On July 28, APSA issued a profit notice of 62.2 million euros for 2024, up 16 million on the previous year. The result was hailed by Vatican media as “extraordinary,” and credited the result to the institution’s “legal autonomy” and “proactive and propositional” approach to investment management.

But curial financial officials told The Pillar that APSA’s reported profits were difficult to assess beyond the headline figures made public by the administration itself.

“What we don’t know — what no one knows outside of APSA — is what is behind this number of 60 million,” one senior source observed. “How much of this ‘profit’ comes from external income and investments, and how much of it is essentially derived from its curial clients, which is basically one Vatican department paying another?”

The same source noted that the Vatican has not released any consolidated financial statements, which would provide an overall context for the profit announcement.

“Is this 60 million profit enough or even close to meet expenses for the whole curia, or is it a drop in the ocean?” he asked. “That is the real question.”

The Vatican has not released a budget statement since 2022. That statement forecast an operating loss of 33.4 million euros for the Vatican, even after expected donations from sources including Peter’s Pence — which in 2023 allocated 90% of its revenue to Vatican operating costs.

In October 2023, the prefect of the Secretariat for the Economy, Maximino Caballero Ledo, said that the Holy See had a structural budget deficit of “between 50 and 60 million euros a year.”

Another senior Vatican financial official said of the 2024 APSA profit announcement that “there are still only two people responsible for the analysis and execution of the financial assets area,” posing “a massive risk operationally” for APSA.

“How is this supposed to deliver any kind of strategy or credibly present results?” the Vatican official said.

“What APSA needs always is cash — liquidity — but there is no segregation of assets between APSA’s own assets and those of their clients,” the senior Vatican official explained.

“And this is not just a failure of bookkeeping,” he said.

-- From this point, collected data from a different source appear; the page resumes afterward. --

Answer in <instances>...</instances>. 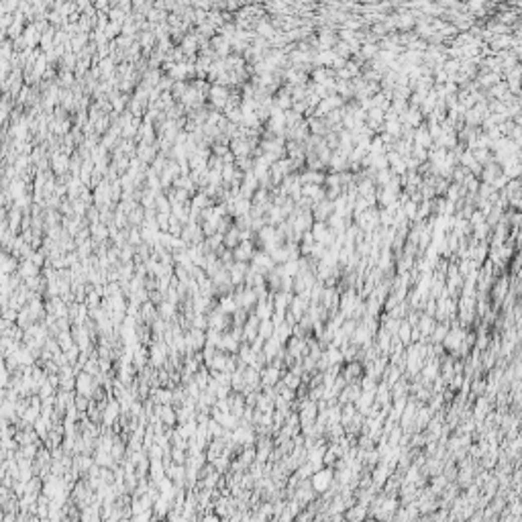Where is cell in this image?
<instances>
[{
  "label": "cell",
  "mask_w": 522,
  "mask_h": 522,
  "mask_svg": "<svg viewBox=\"0 0 522 522\" xmlns=\"http://www.w3.org/2000/svg\"><path fill=\"white\" fill-rule=\"evenodd\" d=\"M229 98H231V90H229V88L212 84L210 94H208V102H210V108H212V110L223 112L225 106H227V102H229Z\"/></svg>",
  "instance_id": "1"
},
{
  "label": "cell",
  "mask_w": 522,
  "mask_h": 522,
  "mask_svg": "<svg viewBox=\"0 0 522 522\" xmlns=\"http://www.w3.org/2000/svg\"><path fill=\"white\" fill-rule=\"evenodd\" d=\"M51 171L57 178L70 173V155H66V153H61V151H53L51 153Z\"/></svg>",
  "instance_id": "2"
},
{
  "label": "cell",
  "mask_w": 522,
  "mask_h": 522,
  "mask_svg": "<svg viewBox=\"0 0 522 522\" xmlns=\"http://www.w3.org/2000/svg\"><path fill=\"white\" fill-rule=\"evenodd\" d=\"M251 265L257 269V271H261L263 275H267L269 271H273L275 269V263H273V259L265 253V251H255V255H253V259H251Z\"/></svg>",
  "instance_id": "3"
},
{
  "label": "cell",
  "mask_w": 522,
  "mask_h": 522,
  "mask_svg": "<svg viewBox=\"0 0 522 522\" xmlns=\"http://www.w3.org/2000/svg\"><path fill=\"white\" fill-rule=\"evenodd\" d=\"M255 251H257V249H255V243H253V241H243L237 249H233V253H235V261L251 263Z\"/></svg>",
  "instance_id": "4"
},
{
  "label": "cell",
  "mask_w": 522,
  "mask_h": 522,
  "mask_svg": "<svg viewBox=\"0 0 522 522\" xmlns=\"http://www.w3.org/2000/svg\"><path fill=\"white\" fill-rule=\"evenodd\" d=\"M414 147H422V149H433L435 147V141L428 133V125L422 122V125L414 131Z\"/></svg>",
  "instance_id": "5"
},
{
  "label": "cell",
  "mask_w": 522,
  "mask_h": 522,
  "mask_svg": "<svg viewBox=\"0 0 522 522\" xmlns=\"http://www.w3.org/2000/svg\"><path fill=\"white\" fill-rule=\"evenodd\" d=\"M249 267H251V263H245V261H235V265L229 269V273H231V280H233L235 288H237V286H245V278H247V271H249Z\"/></svg>",
  "instance_id": "6"
},
{
  "label": "cell",
  "mask_w": 522,
  "mask_h": 522,
  "mask_svg": "<svg viewBox=\"0 0 522 522\" xmlns=\"http://www.w3.org/2000/svg\"><path fill=\"white\" fill-rule=\"evenodd\" d=\"M255 33L259 35V37H263V39H267V41H271L275 35L280 33L278 29L273 27V23L269 21V19H261L257 25H255Z\"/></svg>",
  "instance_id": "7"
},
{
  "label": "cell",
  "mask_w": 522,
  "mask_h": 522,
  "mask_svg": "<svg viewBox=\"0 0 522 522\" xmlns=\"http://www.w3.org/2000/svg\"><path fill=\"white\" fill-rule=\"evenodd\" d=\"M23 37H25V41H27V45H29V49H37V47H41V33H39V29L31 23V25H27V29H25V33H23Z\"/></svg>",
  "instance_id": "8"
},
{
  "label": "cell",
  "mask_w": 522,
  "mask_h": 522,
  "mask_svg": "<svg viewBox=\"0 0 522 522\" xmlns=\"http://www.w3.org/2000/svg\"><path fill=\"white\" fill-rule=\"evenodd\" d=\"M90 237L94 243H106L110 237V231L104 223H94V225H90Z\"/></svg>",
  "instance_id": "9"
},
{
  "label": "cell",
  "mask_w": 522,
  "mask_h": 522,
  "mask_svg": "<svg viewBox=\"0 0 522 522\" xmlns=\"http://www.w3.org/2000/svg\"><path fill=\"white\" fill-rule=\"evenodd\" d=\"M19 273H21V278H23V280L37 278V275H41V267H37L33 261H29V259H21Z\"/></svg>",
  "instance_id": "10"
},
{
  "label": "cell",
  "mask_w": 522,
  "mask_h": 522,
  "mask_svg": "<svg viewBox=\"0 0 522 522\" xmlns=\"http://www.w3.org/2000/svg\"><path fill=\"white\" fill-rule=\"evenodd\" d=\"M19 265H21V259H19V257H15V255L9 253V251L3 253V273H5V275L17 273V271H19Z\"/></svg>",
  "instance_id": "11"
},
{
  "label": "cell",
  "mask_w": 522,
  "mask_h": 522,
  "mask_svg": "<svg viewBox=\"0 0 522 522\" xmlns=\"http://www.w3.org/2000/svg\"><path fill=\"white\" fill-rule=\"evenodd\" d=\"M239 245H241V231L233 225V229L225 235V247L227 249H237Z\"/></svg>",
  "instance_id": "12"
},
{
  "label": "cell",
  "mask_w": 522,
  "mask_h": 522,
  "mask_svg": "<svg viewBox=\"0 0 522 522\" xmlns=\"http://www.w3.org/2000/svg\"><path fill=\"white\" fill-rule=\"evenodd\" d=\"M190 204H192V208H198V210H206V208L214 206V204H212V198H208L204 192H198V194H194Z\"/></svg>",
  "instance_id": "13"
},
{
  "label": "cell",
  "mask_w": 522,
  "mask_h": 522,
  "mask_svg": "<svg viewBox=\"0 0 522 522\" xmlns=\"http://www.w3.org/2000/svg\"><path fill=\"white\" fill-rule=\"evenodd\" d=\"M118 402H110L106 408H104V416H102V420L110 426V424H114V420H116V416H118Z\"/></svg>",
  "instance_id": "14"
},
{
  "label": "cell",
  "mask_w": 522,
  "mask_h": 522,
  "mask_svg": "<svg viewBox=\"0 0 522 522\" xmlns=\"http://www.w3.org/2000/svg\"><path fill=\"white\" fill-rule=\"evenodd\" d=\"M141 320L143 322H151V320H157V312H155V306L151 302L143 304V310H141Z\"/></svg>",
  "instance_id": "15"
},
{
  "label": "cell",
  "mask_w": 522,
  "mask_h": 522,
  "mask_svg": "<svg viewBox=\"0 0 522 522\" xmlns=\"http://www.w3.org/2000/svg\"><path fill=\"white\" fill-rule=\"evenodd\" d=\"M402 212L408 221H416V214H418V202H414L412 198L402 206Z\"/></svg>",
  "instance_id": "16"
},
{
  "label": "cell",
  "mask_w": 522,
  "mask_h": 522,
  "mask_svg": "<svg viewBox=\"0 0 522 522\" xmlns=\"http://www.w3.org/2000/svg\"><path fill=\"white\" fill-rule=\"evenodd\" d=\"M188 88H190V82H176V84H173V88H171V96L176 98V102L184 98V94L188 92Z\"/></svg>",
  "instance_id": "17"
},
{
  "label": "cell",
  "mask_w": 522,
  "mask_h": 522,
  "mask_svg": "<svg viewBox=\"0 0 522 522\" xmlns=\"http://www.w3.org/2000/svg\"><path fill=\"white\" fill-rule=\"evenodd\" d=\"M210 151H212V155H217V157L225 159V157L229 155V153H231V145H223V143H212Z\"/></svg>",
  "instance_id": "18"
},
{
  "label": "cell",
  "mask_w": 522,
  "mask_h": 522,
  "mask_svg": "<svg viewBox=\"0 0 522 522\" xmlns=\"http://www.w3.org/2000/svg\"><path fill=\"white\" fill-rule=\"evenodd\" d=\"M410 334H412V328H410V322H402L400 328H398V336L402 339V343H410Z\"/></svg>",
  "instance_id": "19"
},
{
  "label": "cell",
  "mask_w": 522,
  "mask_h": 522,
  "mask_svg": "<svg viewBox=\"0 0 522 522\" xmlns=\"http://www.w3.org/2000/svg\"><path fill=\"white\" fill-rule=\"evenodd\" d=\"M345 374H347L349 380L361 378V365H359V363H349V365H347V370H345Z\"/></svg>",
  "instance_id": "20"
},
{
  "label": "cell",
  "mask_w": 522,
  "mask_h": 522,
  "mask_svg": "<svg viewBox=\"0 0 522 522\" xmlns=\"http://www.w3.org/2000/svg\"><path fill=\"white\" fill-rule=\"evenodd\" d=\"M498 80H500V76H498V72H492V74H487V76H481V86H496L498 84Z\"/></svg>",
  "instance_id": "21"
},
{
  "label": "cell",
  "mask_w": 522,
  "mask_h": 522,
  "mask_svg": "<svg viewBox=\"0 0 522 522\" xmlns=\"http://www.w3.org/2000/svg\"><path fill=\"white\" fill-rule=\"evenodd\" d=\"M506 90H508V84H506V82H500V84H496V86L492 88V94L502 100V98L506 96Z\"/></svg>",
  "instance_id": "22"
}]
</instances>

Instead, APSA officials “believe that all the money of the different dicasteries is, ultimately, the money of the Holy See and therefore, in a sense, their money.”

“What this means in practice is the money of clients can be used by APSA for other purposes, or their profits considered ‘APSA profits’ — there are very specific recent cases from certain client institutions where this has been seen. What you end up with is a kind of scheme where a client’s money is treated as profit.”